USS Shadow III (SP-102) was an armed motorboat that served in the United States Navy as a patrol vessel from 1917 to 1919.
 
Shadow III was built as a civilian motorboat in 1916 by the Purdy Boat Company, at Miami, Florida. The U.S. Navy purchased Shadow III from Purdy on 12 June 1917 for use as a patrol boat during World War I. She was commissioned on 4 September 1917 as USS Shadow III (SP-102).

Shadow III patrolled the Florida coast off Miami during World War I. After the war, she acted as an aircraft crash boat for Naval Air Station Miami, Florida.

Shadow III was decommissioned at Miami on 25 January 1919. The Navy delivered her to the Parris Island Marine Corps Base at Parris Island, South Carolina, on 1 August 1919 for further non-commissioned service.

In December 1919, Shadow III was taken to the Charleston Navy Yard at Charleston, South Carolina, for survey. She was sold on 5 August 1921 to Mike Letiff of Charleston.

Scene question records
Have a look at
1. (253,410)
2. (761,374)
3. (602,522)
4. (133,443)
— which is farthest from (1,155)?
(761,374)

Directive ::
Answer these questions from the USS Shadow III text:
1. Which company built Shadow III, and in what year?
2. What role did she fill for Naval Air Station Miami after the war?
3. Who bought her on 5 August 1921?

Exercise solution ::
1. The Purdy Boat Company, in 1916.
2. She served as an aircraft crash boat.
3. Mike Letiff of Charleston.